In 2017, Switch was a new system with few games. One of the October 2017 releases on Switch, the visuals of Yono and the Celestial Elephants (Neckbolt/Plug In Digital, 2017) game drew some interest... at least on IGN's Nintendo Voice Chat. It looked like a HD mix of Landstalker (Climax Entertainment/Sega, 1992) with maybe a dash of Rolo to the Rescue (Vectordean/EA, 1992), but with more focus on puzzles. However, once the game was released, the 'hype' was quickly lost.
A little elephant descends to a world that considers elephants heavenly/celestial messengers and guides. Over the course of the game, the titular elephant Yono tries to find an answer to why they were born to this world and what they needs to do. This means going on a linear quest that involves solving puzzle after puzzle, with trampling a few goblins on the way.
Most of the game is a series of puzzles built on only a relatively few concepts, and when the concept is introduced, it typically only stacks on top of the previous puzzles. Unlike in Zelda, Yono doesn't gain new skills but rather the variety of ways the environment can get involved with the puzzles increases.
For example, once sliding ice blocks is introduced to the mix, they'll stick around until the end of the game. Pushing "regular" blocks is a tool from the get-go, and that describes a large part of the puzzles. Not to the level of Sokoban (Thinking Rabbit, 1982), but there'll be situations where the player will have to reset the puzzle after pushing a block to a wrong position.
Outside of boss fights, fighting is barely a feature: most of it is just dashing at the enemies repeatedly.
One problem with the visuals is how static they are. They certainly look nice, but very little moves without the player causing said movement. The waves and the flames, obviously, but the trees and bushes are put. Overall, the world feels more like Duplo than the basic Lego, if that makes any sense. As I was writing this, I had nearly forgotten that there's an option to break vases to collect some currency that is used for little else than purchasing different outfits for Yono.
This sounds like a pretty reasonable kids' game. While the puzzles won't get exceedingly difficult with the exception of maybe one or two at the very end of the game, it's the material outside the core gameplay that makes me question what the target audience is.
While there is no gore displayed, there is unlockable background lore. On the other hand, there are no voiceovers at all. I would think a fair bit of these stories are influenced by the history of our world, at least in names.
I recognize the names Kaurava and Pandava, but not in this context.

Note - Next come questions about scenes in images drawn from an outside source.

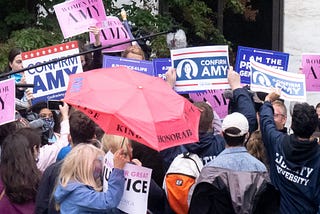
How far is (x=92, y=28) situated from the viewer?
8.07 meters

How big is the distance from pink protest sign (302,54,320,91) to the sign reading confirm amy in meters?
1.18

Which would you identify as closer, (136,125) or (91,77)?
(136,125)

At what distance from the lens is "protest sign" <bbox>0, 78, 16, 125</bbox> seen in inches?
236

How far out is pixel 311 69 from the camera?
26.1 ft

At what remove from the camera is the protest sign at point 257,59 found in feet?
24.6

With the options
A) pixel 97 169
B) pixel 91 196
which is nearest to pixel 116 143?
pixel 97 169

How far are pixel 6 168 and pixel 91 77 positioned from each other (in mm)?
889

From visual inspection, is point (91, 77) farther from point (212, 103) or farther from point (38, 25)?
point (38, 25)

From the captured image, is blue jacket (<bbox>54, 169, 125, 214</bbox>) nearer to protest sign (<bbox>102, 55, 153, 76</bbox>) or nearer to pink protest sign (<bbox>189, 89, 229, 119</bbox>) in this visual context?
protest sign (<bbox>102, 55, 153, 76</bbox>)

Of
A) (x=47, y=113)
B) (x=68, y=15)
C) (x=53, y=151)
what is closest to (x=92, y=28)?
(x=68, y=15)

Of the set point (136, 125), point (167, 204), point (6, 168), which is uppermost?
point (136, 125)

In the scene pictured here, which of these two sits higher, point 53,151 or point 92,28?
point 92,28

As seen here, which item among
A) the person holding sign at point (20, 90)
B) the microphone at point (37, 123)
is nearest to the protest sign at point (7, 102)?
the microphone at point (37, 123)

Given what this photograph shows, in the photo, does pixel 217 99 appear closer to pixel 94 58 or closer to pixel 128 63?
pixel 128 63
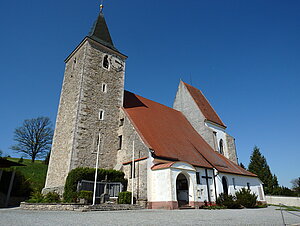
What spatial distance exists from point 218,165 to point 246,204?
3.62 m

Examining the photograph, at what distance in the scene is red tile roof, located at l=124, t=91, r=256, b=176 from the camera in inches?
598

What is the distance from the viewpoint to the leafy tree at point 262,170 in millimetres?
35047

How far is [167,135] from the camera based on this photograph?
56.9ft

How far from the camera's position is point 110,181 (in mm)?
13688

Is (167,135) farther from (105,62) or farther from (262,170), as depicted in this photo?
(262,170)

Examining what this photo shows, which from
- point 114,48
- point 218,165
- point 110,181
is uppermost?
point 114,48

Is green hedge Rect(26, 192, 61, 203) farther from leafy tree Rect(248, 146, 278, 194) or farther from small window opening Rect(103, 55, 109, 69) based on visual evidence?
leafy tree Rect(248, 146, 278, 194)

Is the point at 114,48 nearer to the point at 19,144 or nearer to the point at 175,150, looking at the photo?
the point at 175,150

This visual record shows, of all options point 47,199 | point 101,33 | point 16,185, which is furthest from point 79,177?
point 101,33

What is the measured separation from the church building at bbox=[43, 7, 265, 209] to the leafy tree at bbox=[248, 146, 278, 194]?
16.9 m

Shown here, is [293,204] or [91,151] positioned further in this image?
[293,204]

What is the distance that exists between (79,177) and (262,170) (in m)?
34.7

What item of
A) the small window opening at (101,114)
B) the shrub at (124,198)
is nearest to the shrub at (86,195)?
the shrub at (124,198)

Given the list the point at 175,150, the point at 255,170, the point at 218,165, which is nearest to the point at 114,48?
the point at 175,150
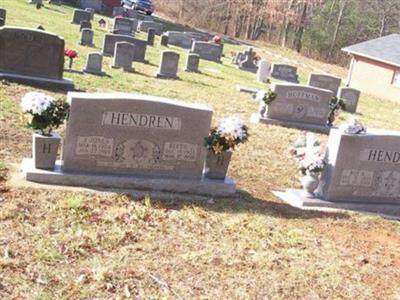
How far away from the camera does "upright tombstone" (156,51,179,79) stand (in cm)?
2095

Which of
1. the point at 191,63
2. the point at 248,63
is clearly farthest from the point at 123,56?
the point at 248,63

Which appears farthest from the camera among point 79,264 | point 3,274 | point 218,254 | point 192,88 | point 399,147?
point 192,88

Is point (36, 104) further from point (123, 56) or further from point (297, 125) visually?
point (123, 56)

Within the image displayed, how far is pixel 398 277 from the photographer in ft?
22.2

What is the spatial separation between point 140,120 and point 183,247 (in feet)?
7.91

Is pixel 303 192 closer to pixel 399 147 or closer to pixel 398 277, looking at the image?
pixel 399 147

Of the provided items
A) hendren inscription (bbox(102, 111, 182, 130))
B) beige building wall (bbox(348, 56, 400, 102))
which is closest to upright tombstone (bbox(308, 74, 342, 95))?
beige building wall (bbox(348, 56, 400, 102))

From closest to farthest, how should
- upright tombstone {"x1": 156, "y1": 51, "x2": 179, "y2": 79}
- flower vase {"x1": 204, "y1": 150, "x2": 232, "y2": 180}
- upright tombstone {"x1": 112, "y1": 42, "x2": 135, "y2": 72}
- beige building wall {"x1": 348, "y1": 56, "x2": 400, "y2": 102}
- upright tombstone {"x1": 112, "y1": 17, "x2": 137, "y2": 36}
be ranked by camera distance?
flower vase {"x1": 204, "y1": 150, "x2": 232, "y2": 180} < upright tombstone {"x1": 112, "y1": 42, "x2": 135, "y2": 72} < upright tombstone {"x1": 156, "y1": 51, "x2": 179, "y2": 79} < upright tombstone {"x1": 112, "y1": 17, "x2": 137, "y2": 36} < beige building wall {"x1": 348, "y1": 56, "x2": 400, "y2": 102}

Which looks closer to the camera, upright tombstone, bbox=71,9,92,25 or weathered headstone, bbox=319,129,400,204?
weathered headstone, bbox=319,129,400,204

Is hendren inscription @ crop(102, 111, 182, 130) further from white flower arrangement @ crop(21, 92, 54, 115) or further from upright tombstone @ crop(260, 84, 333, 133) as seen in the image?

There's also the occasional philosophical stuff. An undead Bonewight living in a tub like Diogenes, promoting the virtues of not eating meat. The robots, their Day of Singularity and how the ballots work in contrast to the monarchy of humans in Knightingale.
I played the game mostly a full year after its release, so some bugs may have been fixed since. There were only two cases where I broke the gamee: once when I teleported through a barrier, another when I attempted to solve the last puzzle in a wrong way and the camera stopped working.
It took me 5-10 hours to finish the game, and even that was too long to play finish in one streak. That I took a long breather in such a short game illustrates the problem the game has: it has no real hook, it's not memorable and it doesn't stray far from utterly average. I usually don't have this much trouble hitting the 500 word lower limit when reviewing a game either.
I wouldn't bother with Yono, but people more aware of what type of games children like may want to take a closer look.
The game is available at least on Switch, Steam and GOG.